I am a four digit number. I am less than 4900 but more than 3600. I am a square number. I am a multiple of 5 and 25. What am I?

Question

To be answered by thursday 7th july 2016 (gb time)

Answer 1

4900 is 70^2 and 3600 is 60^2. So the square root of the number is between 60 and 70. The only integer between 60 and 70 ending in 5 (divisible by 5) is 65 and 65^2=4225. So the number must be 4225.

Answer 2

let be x the answer

x is a square than, we can write x = n^2 where n is an anteger

x is multiple of 25 than n is a multiple of 25 so we can write x = (25*p)^2 where p an integer

then x= 625*p^2

3600 <= x <= 4900 gives 5,76  <=  p^2 <= 7,84 then 2,4 <= p <= 2,8

no integer number verifies  2,4 <= p <= 2,8

so there are no integer that verifies the given conditions

Comments

If the number is a multiple of 25 then it will also be a multiple of 5, and 25 = 5^2.

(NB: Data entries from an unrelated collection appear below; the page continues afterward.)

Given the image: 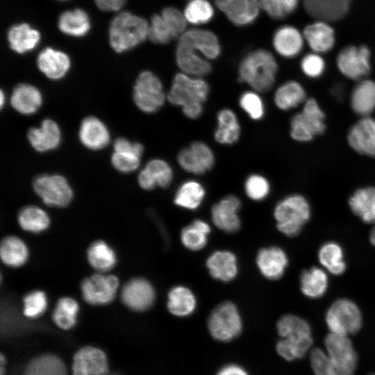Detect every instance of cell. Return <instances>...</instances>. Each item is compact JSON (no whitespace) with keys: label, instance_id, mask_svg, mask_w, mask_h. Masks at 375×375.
Masks as SVG:
<instances>
[{"label":"cell","instance_id":"38","mask_svg":"<svg viewBox=\"0 0 375 375\" xmlns=\"http://www.w3.org/2000/svg\"><path fill=\"white\" fill-rule=\"evenodd\" d=\"M23 375H67L60 357L51 353L38 356L27 365Z\"/></svg>","mask_w":375,"mask_h":375},{"label":"cell","instance_id":"4","mask_svg":"<svg viewBox=\"0 0 375 375\" xmlns=\"http://www.w3.org/2000/svg\"><path fill=\"white\" fill-rule=\"evenodd\" d=\"M278 65L274 56L265 49L249 52L239 65L238 79L254 91L265 92L274 85Z\"/></svg>","mask_w":375,"mask_h":375},{"label":"cell","instance_id":"24","mask_svg":"<svg viewBox=\"0 0 375 375\" xmlns=\"http://www.w3.org/2000/svg\"><path fill=\"white\" fill-rule=\"evenodd\" d=\"M172 180L173 170L171 166L160 158L149 160L138 178L140 186L146 190H153L156 186L167 188Z\"/></svg>","mask_w":375,"mask_h":375},{"label":"cell","instance_id":"19","mask_svg":"<svg viewBox=\"0 0 375 375\" xmlns=\"http://www.w3.org/2000/svg\"><path fill=\"white\" fill-rule=\"evenodd\" d=\"M240 207L241 201L236 196L230 194L224 197L212 207L213 224L226 233L237 232L241 224L238 215Z\"/></svg>","mask_w":375,"mask_h":375},{"label":"cell","instance_id":"1","mask_svg":"<svg viewBox=\"0 0 375 375\" xmlns=\"http://www.w3.org/2000/svg\"><path fill=\"white\" fill-rule=\"evenodd\" d=\"M326 351L314 348L310 353L312 369L315 375H353L357 354L349 336L329 333L324 338Z\"/></svg>","mask_w":375,"mask_h":375},{"label":"cell","instance_id":"26","mask_svg":"<svg viewBox=\"0 0 375 375\" xmlns=\"http://www.w3.org/2000/svg\"><path fill=\"white\" fill-rule=\"evenodd\" d=\"M78 138L82 144L90 150H100L109 143L110 135L106 125L99 118L87 117L81 122Z\"/></svg>","mask_w":375,"mask_h":375},{"label":"cell","instance_id":"7","mask_svg":"<svg viewBox=\"0 0 375 375\" xmlns=\"http://www.w3.org/2000/svg\"><path fill=\"white\" fill-rule=\"evenodd\" d=\"M210 336L219 342H229L242 333L243 324L237 307L230 301L217 305L207 322Z\"/></svg>","mask_w":375,"mask_h":375},{"label":"cell","instance_id":"41","mask_svg":"<svg viewBox=\"0 0 375 375\" xmlns=\"http://www.w3.org/2000/svg\"><path fill=\"white\" fill-rule=\"evenodd\" d=\"M300 282L302 293L311 299L322 297L328 288L327 275L317 267L303 270L301 274Z\"/></svg>","mask_w":375,"mask_h":375},{"label":"cell","instance_id":"11","mask_svg":"<svg viewBox=\"0 0 375 375\" xmlns=\"http://www.w3.org/2000/svg\"><path fill=\"white\" fill-rule=\"evenodd\" d=\"M325 115L314 99H308L301 112L293 116L290 122L292 138L299 142H307L325 131Z\"/></svg>","mask_w":375,"mask_h":375},{"label":"cell","instance_id":"5","mask_svg":"<svg viewBox=\"0 0 375 375\" xmlns=\"http://www.w3.org/2000/svg\"><path fill=\"white\" fill-rule=\"evenodd\" d=\"M148 22L130 12H121L110 22L108 37L111 48L117 53L131 50L148 38Z\"/></svg>","mask_w":375,"mask_h":375},{"label":"cell","instance_id":"2","mask_svg":"<svg viewBox=\"0 0 375 375\" xmlns=\"http://www.w3.org/2000/svg\"><path fill=\"white\" fill-rule=\"evenodd\" d=\"M281 339L276 344L278 355L287 361L303 358L312 344L311 329L303 319L292 314L282 316L276 323Z\"/></svg>","mask_w":375,"mask_h":375},{"label":"cell","instance_id":"60","mask_svg":"<svg viewBox=\"0 0 375 375\" xmlns=\"http://www.w3.org/2000/svg\"><path fill=\"white\" fill-rule=\"evenodd\" d=\"M111 375H118V374H111Z\"/></svg>","mask_w":375,"mask_h":375},{"label":"cell","instance_id":"47","mask_svg":"<svg viewBox=\"0 0 375 375\" xmlns=\"http://www.w3.org/2000/svg\"><path fill=\"white\" fill-rule=\"evenodd\" d=\"M210 232V226L201 219H195L184 227L181 233L183 244L192 251L202 249L207 243V235Z\"/></svg>","mask_w":375,"mask_h":375},{"label":"cell","instance_id":"40","mask_svg":"<svg viewBox=\"0 0 375 375\" xmlns=\"http://www.w3.org/2000/svg\"><path fill=\"white\" fill-rule=\"evenodd\" d=\"M351 104L357 114L367 117L375 109V83L362 80L353 89Z\"/></svg>","mask_w":375,"mask_h":375},{"label":"cell","instance_id":"51","mask_svg":"<svg viewBox=\"0 0 375 375\" xmlns=\"http://www.w3.org/2000/svg\"><path fill=\"white\" fill-rule=\"evenodd\" d=\"M260 8L270 17L283 19L292 13L298 6L299 0H258Z\"/></svg>","mask_w":375,"mask_h":375},{"label":"cell","instance_id":"58","mask_svg":"<svg viewBox=\"0 0 375 375\" xmlns=\"http://www.w3.org/2000/svg\"><path fill=\"white\" fill-rule=\"evenodd\" d=\"M369 240L372 244L375 246V226L372 230L370 235H369Z\"/></svg>","mask_w":375,"mask_h":375},{"label":"cell","instance_id":"10","mask_svg":"<svg viewBox=\"0 0 375 375\" xmlns=\"http://www.w3.org/2000/svg\"><path fill=\"white\" fill-rule=\"evenodd\" d=\"M133 97L136 106L149 114L158 111L166 99L162 82L150 71H143L138 76Z\"/></svg>","mask_w":375,"mask_h":375},{"label":"cell","instance_id":"61","mask_svg":"<svg viewBox=\"0 0 375 375\" xmlns=\"http://www.w3.org/2000/svg\"><path fill=\"white\" fill-rule=\"evenodd\" d=\"M61 1H65V0H61Z\"/></svg>","mask_w":375,"mask_h":375},{"label":"cell","instance_id":"27","mask_svg":"<svg viewBox=\"0 0 375 375\" xmlns=\"http://www.w3.org/2000/svg\"><path fill=\"white\" fill-rule=\"evenodd\" d=\"M350 146L358 153L375 156V120L365 117L350 130L348 135Z\"/></svg>","mask_w":375,"mask_h":375},{"label":"cell","instance_id":"29","mask_svg":"<svg viewBox=\"0 0 375 375\" xmlns=\"http://www.w3.org/2000/svg\"><path fill=\"white\" fill-rule=\"evenodd\" d=\"M256 263L266 278L277 280L283 275L288 260L283 249L278 247H269L259 250Z\"/></svg>","mask_w":375,"mask_h":375},{"label":"cell","instance_id":"17","mask_svg":"<svg viewBox=\"0 0 375 375\" xmlns=\"http://www.w3.org/2000/svg\"><path fill=\"white\" fill-rule=\"evenodd\" d=\"M113 148L111 163L117 171L129 173L138 168L144 152V147L141 143L130 142L122 137L115 140Z\"/></svg>","mask_w":375,"mask_h":375},{"label":"cell","instance_id":"44","mask_svg":"<svg viewBox=\"0 0 375 375\" xmlns=\"http://www.w3.org/2000/svg\"><path fill=\"white\" fill-rule=\"evenodd\" d=\"M205 197L203 187L197 181L190 180L183 183L177 189L174 201L181 208L190 210L197 208Z\"/></svg>","mask_w":375,"mask_h":375},{"label":"cell","instance_id":"57","mask_svg":"<svg viewBox=\"0 0 375 375\" xmlns=\"http://www.w3.org/2000/svg\"><path fill=\"white\" fill-rule=\"evenodd\" d=\"M97 6L103 11H119L126 3V0H94Z\"/></svg>","mask_w":375,"mask_h":375},{"label":"cell","instance_id":"18","mask_svg":"<svg viewBox=\"0 0 375 375\" xmlns=\"http://www.w3.org/2000/svg\"><path fill=\"white\" fill-rule=\"evenodd\" d=\"M155 290L151 284L144 278H137L129 281L122 291V301L130 309L144 311L155 301Z\"/></svg>","mask_w":375,"mask_h":375},{"label":"cell","instance_id":"39","mask_svg":"<svg viewBox=\"0 0 375 375\" xmlns=\"http://www.w3.org/2000/svg\"><path fill=\"white\" fill-rule=\"evenodd\" d=\"M196 299L192 291L184 286L173 288L168 294L167 308L176 317L190 315L196 308Z\"/></svg>","mask_w":375,"mask_h":375},{"label":"cell","instance_id":"8","mask_svg":"<svg viewBox=\"0 0 375 375\" xmlns=\"http://www.w3.org/2000/svg\"><path fill=\"white\" fill-rule=\"evenodd\" d=\"M187 23L183 12L175 7H166L152 16L148 38L155 44H167L186 31Z\"/></svg>","mask_w":375,"mask_h":375},{"label":"cell","instance_id":"37","mask_svg":"<svg viewBox=\"0 0 375 375\" xmlns=\"http://www.w3.org/2000/svg\"><path fill=\"white\" fill-rule=\"evenodd\" d=\"M217 128L215 140L222 144L236 142L240 135V126L235 113L228 108L221 110L217 114Z\"/></svg>","mask_w":375,"mask_h":375},{"label":"cell","instance_id":"30","mask_svg":"<svg viewBox=\"0 0 375 375\" xmlns=\"http://www.w3.org/2000/svg\"><path fill=\"white\" fill-rule=\"evenodd\" d=\"M10 103L12 107L20 114L31 115L36 112L41 107L42 95L34 85L19 83L12 90Z\"/></svg>","mask_w":375,"mask_h":375},{"label":"cell","instance_id":"6","mask_svg":"<svg viewBox=\"0 0 375 375\" xmlns=\"http://www.w3.org/2000/svg\"><path fill=\"white\" fill-rule=\"evenodd\" d=\"M274 215L278 230L288 237H295L308 221L310 209L303 196L292 194L277 203Z\"/></svg>","mask_w":375,"mask_h":375},{"label":"cell","instance_id":"59","mask_svg":"<svg viewBox=\"0 0 375 375\" xmlns=\"http://www.w3.org/2000/svg\"><path fill=\"white\" fill-rule=\"evenodd\" d=\"M1 107L2 108L3 106V103H4V99H5V97H4V94L3 92V91L1 90Z\"/></svg>","mask_w":375,"mask_h":375},{"label":"cell","instance_id":"12","mask_svg":"<svg viewBox=\"0 0 375 375\" xmlns=\"http://www.w3.org/2000/svg\"><path fill=\"white\" fill-rule=\"evenodd\" d=\"M35 192L49 206L65 207L73 198L72 189L67 180L60 174H41L33 182Z\"/></svg>","mask_w":375,"mask_h":375},{"label":"cell","instance_id":"52","mask_svg":"<svg viewBox=\"0 0 375 375\" xmlns=\"http://www.w3.org/2000/svg\"><path fill=\"white\" fill-rule=\"evenodd\" d=\"M23 312L28 318H36L41 316L47 308L46 294L41 290H34L28 293L23 300Z\"/></svg>","mask_w":375,"mask_h":375},{"label":"cell","instance_id":"48","mask_svg":"<svg viewBox=\"0 0 375 375\" xmlns=\"http://www.w3.org/2000/svg\"><path fill=\"white\" fill-rule=\"evenodd\" d=\"M318 258L321 265L334 275H340L346 269L342 249L335 242L323 244L319 251Z\"/></svg>","mask_w":375,"mask_h":375},{"label":"cell","instance_id":"22","mask_svg":"<svg viewBox=\"0 0 375 375\" xmlns=\"http://www.w3.org/2000/svg\"><path fill=\"white\" fill-rule=\"evenodd\" d=\"M32 147L40 153L56 149L60 144L62 134L58 124L53 120H43L40 127H32L27 133Z\"/></svg>","mask_w":375,"mask_h":375},{"label":"cell","instance_id":"56","mask_svg":"<svg viewBox=\"0 0 375 375\" xmlns=\"http://www.w3.org/2000/svg\"><path fill=\"white\" fill-rule=\"evenodd\" d=\"M215 375H251L242 365L236 362H228L221 366Z\"/></svg>","mask_w":375,"mask_h":375},{"label":"cell","instance_id":"3","mask_svg":"<svg viewBox=\"0 0 375 375\" xmlns=\"http://www.w3.org/2000/svg\"><path fill=\"white\" fill-rule=\"evenodd\" d=\"M209 85L201 77L177 73L167 94L168 101L181 107L184 115L195 119L203 112V104L209 94Z\"/></svg>","mask_w":375,"mask_h":375},{"label":"cell","instance_id":"62","mask_svg":"<svg viewBox=\"0 0 375 375\" xmlns=\"http://www.w3.org/2000/svg\"><path fill=\"white\" fill-rule=\"evenodd\" d=\"M372 375H375V374H372Z\"/></svg>","mask_w":375,"mask_h":375},{"label":"cell","instance_id":"31","mask_svg":"<svg viewBox=\"0 0 375 375\" xmlns=\"http://www.w3.org/2000/svg\"><path fill=\"white\" fill-rule=\"evenodd\" d=\"M7 39L10 49L23 54L34 49L40 40V33L28 24L21 23L10 28Z\"/></svg>","mask_w":375,"mask_h":375},{"label":"cell","instance_id":"43","mask_svg":"<svg viewBox=\"0 0 375 375\" xmlns=\"http://www.w3.org/2000/svg\"><path fill=\"white\" fill-rule=\"evenodd\" d=\"M87 256L90 265L100 272L112 269L117 262L113 249L101 240L96 241L90 245Z\"/></svg>","mask_w":375,"mask_h":375},{"label":"cell","instance_id":"42","mask_svg":"<svg viewBox=\"0 0 375 375\" xmlns=\"http://www.w3.org/2000/svg\"><path fill=\"white\" fill-rule=\"evenodd\" d=\"M0 256L4 264L9 267H18L23 265L28 257L26 244L16 236L5 238L0 247Z\"/></svg>","mask_w":375,"mask_h":375},{"label":"cell","instance_id":"13","mask_svg":"<svg viewBox=\"0 0 375 375\" xmlns=\"http://www.w3.org/2000/svg\"><path fill=\"white\" fill-rule=\"evenodd\" d=\"M119 283L118 278L114 275L95 274L82 281V297L91 305L108 304L115 299Z\"/></svg>","mask_w":375,"mask_h":375},{"label":"cell","instance_id":"46","mask_svg":"<svg viewBox=\"0 0 375 375\" xmlns=\"http://www.w3.org/2000/svg\"><path fill=\"white\" fill-rule=\"evenodd\" d=\"M18 222L21 228L31 233L45 231L50 224L47 213L35 206L23 208L18 214Z\"/></svg>","mask_w":375,"mask_h":375},{"label":"cell","instance_id":"14","mask_svg":"<svg viewBox=\"0 0 375 375\" xmlns=\"http://www.w3.org/2000/svg\"><path fill=\"white\" fill-rule=\"evenodd\" d=\"M369 57L370 52L366 46H348L338 55V67L347 77L358 80L369 73Z\"/></svg>","mask_w":375,"mask_h":375},{"label":"cell","instance_id":"21","mask_svg":"<svg viewBox=\"0 0 375 375\" xmlns=\"http://www.w3.org/2000/svg\"><path fill=\"white\" fill-rule=\"evenodd\" d=\"M178 41L192 47L208 60L217 58L221 53L217 35L208 30L197 28L186 30Z\"/></svg>","mask_w":375,"mask_h":375},{"label":"cell","instance_id":"36","mask_svg":"<svg viewBox=\"0 0 375 375\" xmlns=\"http://www.w3.org/2000/svg\"><path fill=\"white\" fill-rule=\"evenodd\" d=\"M349 206L353 212L367 224L375 222V188L356 190L350 197Z\"/></svg>","mask_w":375,"mask_h":375},{"label":"cell","instance_id":"15","mask_svg":"<svg viewBox=\"0 0 375 375\" xmlns=\"http://www.w3.org/2000/svg\"><path fill=\"white\" fill-rule=\"evenodd\" d=\"M177 160L181 167L185 171L201 175L213 167L215 156L207 144L196 141L178 153Z\"/></svg>","mask_w":375,"mask_h":375},{"label":"cell","instance_id":"35","mask_svg":"<svg viewBox=\"0 0 375 375\" xmlns=\"http://www.w3.org/2000/svg\"><path fill=\"white\" fill-rule=\"evenodd\" d=\"M59 30L72 37H83L90 31L91 24L87 12L80 8L66 10L58 18Z\"/></svg>","mask_w":375,"mask_h":375},{"label":"cell","instance_id":"53","mask_svg":"<svg viewBox=\"0 0 375 375\" xmlns=\"http://www.w3.org/2000/svg\"><path fill=\"white\" fill-rule=\"evenodd\" d=\"M240 107L254 120L260 119L265 113V107L261 97L256 91H247L240 97Z\"/></svg>","mask_w":375,"mask_h":375},{"label":"cell","instance_id":"9","mask_svg":"<svg viewBox=\"0 0 375 375\" xmlns=\"http://www.w3.org/2000/svg\"><path fill=\"white\" fill-rule=\"evenodd\" d=\"M362 315L358 306L347 299L335 301L326 315L329 333L349 336L359 331L362 326Z\"/></svg>","mask_w":375,"mask_h":375},{"label":"cell","instance_id":"23","mask_svg":"<svg viewBox=\"0 0 375 375\" xmlns=\"http://www.w3.org/2000/svg\"><path fill=\"white\" fill-rule=\"evenodd\" d=\"M37 66L46 77L57 81L66 76L71 67V60L66 53L47 47L38 54Z\"/></svg>","mask_w":375,"mask_h":375},{"label":"cell","instance_id":"25","mask_svg":"<svg viewBox=\"0 0 375 375\" xmlns=\"http://www.w3.org/2000/svg\"><path fill=\"white\" fill-rule=\"evenodd\" d=\"M175 57L181 72L188 75L202 77L211 71L212 67L208 59L200 55L194 49L178 41Z\"/></svg>","mask_w":375,"mask_h":375},{"label":"cell","instance_id":"28","mask_svg":"<svg viewBox=\"0 0 375 375\" xmlns=\"http://www.w3.org/2000/svg\"><path fill=\"white\" fill-rule=\"evenodd\" d=\"M351 0H303L307 13L323 22L337 21L347 13Z\"/></svg>","mask_w":375,"mask_h":375},{"label":"cell","instance_id":"50","mask_svg":"<svg viewBox=\"0 0 375 375\" xmlns=\"http://www.w3.org/2000/svg\"><path fill=\"white\" fill-rule=\"evenodd\" d=\"M214 12L212 6L207 0H190L183 11L187 22L197 26L209 22Z\"/></svg>","mask_w":375,"mask_h":375},{"label":"cell","instance_id":"34","mask_svg":"<svg viewBox=\"0 0 375 375\" xmlns=\"http://www.w3.org/2000/svg\"><path fill=\"white\" fill-rule=\"evenodd\" d=\"M303 38L316 53L329 51L335 42L333 28L323 21H318L307 26L303 31Z\"/></svg>","mask_w":375,"mask_h":375},{"label":"cell","instance_id":"49","mask_svg":"<svg viewBox=\"0 0 375 375\" xmlns=\"http://www.w3.org/2000/svg\"><path fill=\"white\" fill-rule=\"evenodd\" d=\"M79 310L78 303L70 297L60 299L53 312V320L56 325L63 329L72 328L76 324Z\"/></svg>","mask_w":375,"mask_h":375},{"label":"cell","instance_id":"16","mask_svg":"<svg viewBox=\"0 0 375 375\" xmlns=\"http://www.w3.org/2000/svg\"><path fill=\"white\" fill-rule=\"evenodd\" d=\"M72 372L73 375H106L108 372L106 354L92 346L81 348L74 356Z\"/></svg>","mask_w":375,"mask_h":375},{"label":"cell","instance_id":"54","mask_svg":"<svg viewBox=\"0 0 375 375\" xmlns=\"http://www.w3.org/2000/svg\"><path fill=\"white\" fill-rule=\"evenodd\" d=\"M247 195L252 200L261 201L267 197L269 192L268 181L259 174L249 176L244 184Z\"/></svg>","mask_w":375,"mask_h":375},{"label":"cell","instance_id":"55","mask_svg":"<svg viewBox=\"0 0 375 375\" xmlns=\"http://www.w3.org/2000/svg\"><path fill=\"white\" fill-rule=\"evenodd\" d=\"M301 67L306 75L316 78L322 74L325 65L323 58L318 54L309 53L303 58Z\"/></svg>","mask_w":375,"mask_h":375},{"label":"cell","instance_id":"20","mask_svg":"<svg viewBox=\"0 0 375 375\" xmlns=\"http://www.w3.org/2000/svg\"><path fill=\"white\" fill-rule=\"evenodd\" d=\"M215 3L236 26H247L258 17L260 6L258 0H215Z\"/></svg>","mask_w":375,"mask_h":375},{"label":"cell","instance_id":"33","mask_svg":"<svg viewBox=\"0 0 375 375\" xmlns=\"http://www.w3.org/2000/svg\"><path fill=\"white\" fill-rule=\"evenodd\" d=\"M303 38L300 32L291 26H283L276 30L273 36V45L281 56L292 58L302 49Z\"/></svg>","mask_w":375,"mask_h":375},{"label":"cell","instance_id":"32","mask_svg":"<svg viewBox=\"0 0 375 375\" xmlns=\"http://www.w3.org/2000/svg\"><path fill=\"white\" fill-rule=\"evenodd\" d=\"M210 274L215 279L228 282L238 274L237 259L235 254L228 251H217L206 260Z\"/></svg>","mask_w":375,"mask_h":375},{"label":"cell","instance_id":"45","mask_svg":"<svg viewBox=\"0 0 375 375\" xmlns=\"http://www.w3.org/2000/svg\"><path fill=\"white\" fill-rule=\"evenodd\" d=\"M306 98L303 87L297 82L291 81L281 85L274 94L276 106L283 110L297 107Z\"/></svg>","mask_w":375,"mask_h":375}]
</instances>
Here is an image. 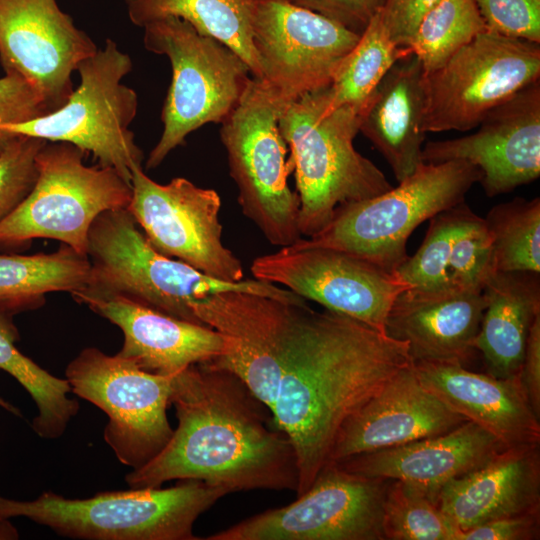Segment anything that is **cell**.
Here are the masks:
<instances>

The squares of all numbers ending in 5 always end with 25, and all numbers ending in 25 are divisible by 25. So all we need is a square between 3600 and 4900 ending in 25. Since 3600 and 4900 are the squares of 60 and 70, all we need is a number between 60 and 70 ending in 5, so there's only one: 65.

x=25p^2=n^2, so n=5p; 3600<25p^2<4900, 144<p^2<196, 12^2<p^2<14^2, so p=13 and n=65, x=4225.